Published: 03 June 2020 Publication History

Abstract

Graph processing is one of the important research topics in the big-data era. To build a general framework for graph processing by using a DRAM-based FPGA board with deep memory hierarchy, one of the reasonable methods is to partition a given big graph into multiple small subgraphs, represent the graph with a two-dimensional grid, and then process the subgraphs one after another to divide and conquer the whole problem. Such a method (grid-graph processing) stores the graph data in the off-chip memory devices (e.g., on-board or host DRAM) that have large storage capacities but relatively small bandwidths, and processes individual small subgraphs one after another by using the on-chip memory devices (e.g., FFs, BRAM, and URAM) that have small storage capacities but superior random access performances. However, directly exchanging graph (vertex and edge) data between the processing units in FPGA chip with slow off-chip DRAMs during grid-graph processing leads to limited performances and excessive data transmission amounts between the FPGA chip and off-chip memory devices.

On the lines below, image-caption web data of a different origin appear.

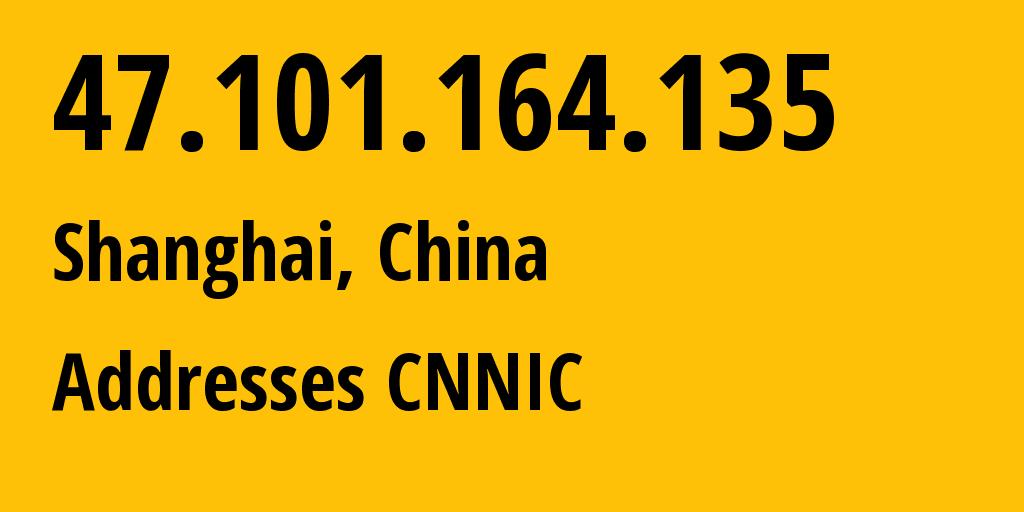 IP address 47.101.164.135 (Hangzhou, Zhejiang, China) get location, coordinates on map, ISP provider AS37963 Addresses CNNIC // who is provider of ip address 47.101.164.135, whose IP address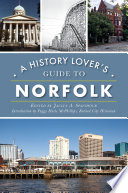 A History Lover s Guide to Norfolk
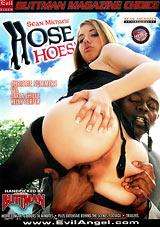 Hose Hoes'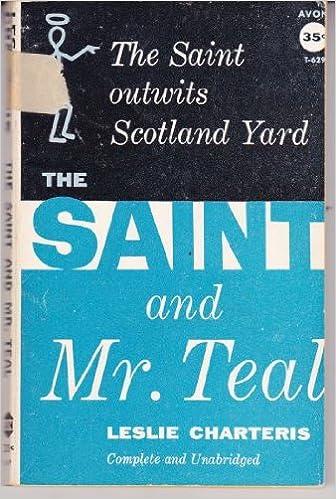 Saint & Mr. Teal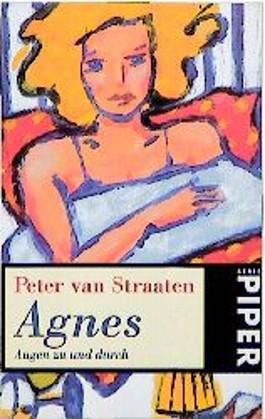 Agnes, Augen zu und durch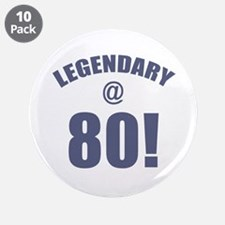 """Legendary At 80 3.5"""" Button (10 pack)"""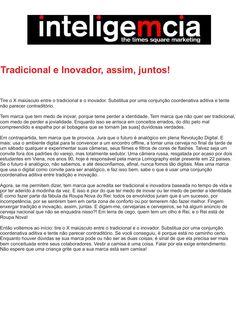 Artigo: Tradicional e Inovador, assim, juntos!   Fonte: Portal InteligeMcia, por Tatiana Pereira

In this article, we show that it is effective in improving the performance of grid-graph processing on DRAM-based FPGA hardware accelerators by leveraging the flexibility and programmability of FPGAs to build application-specific caching mechanisms, which bridge the performance gaps between on-chip and off-chip memory devices, and reduce the data transmission amounts by exploiting the localities on data accessing. We design two application-specific caching mechanisms (i.e., vertex caching and edge caching) to exploit two types of localities (i.e., vertex locality and subgraph locality) that exist in grid-graph processing, respectively. Experimental results show that with the vertex caching mechanism, our system (named as FabGraph) achieves up to 3.1× and 2.5× speedups for BFS and PageRank, respectively, over ForeGraph when processing medium graphs stored in the on-board DRAM. With the edge caching mechanism, the extension of FabGraph (named as FabGraph+) achieves up to 9.96× speedups for BFS over FPGP when processing large graphs stored in the host DRAM.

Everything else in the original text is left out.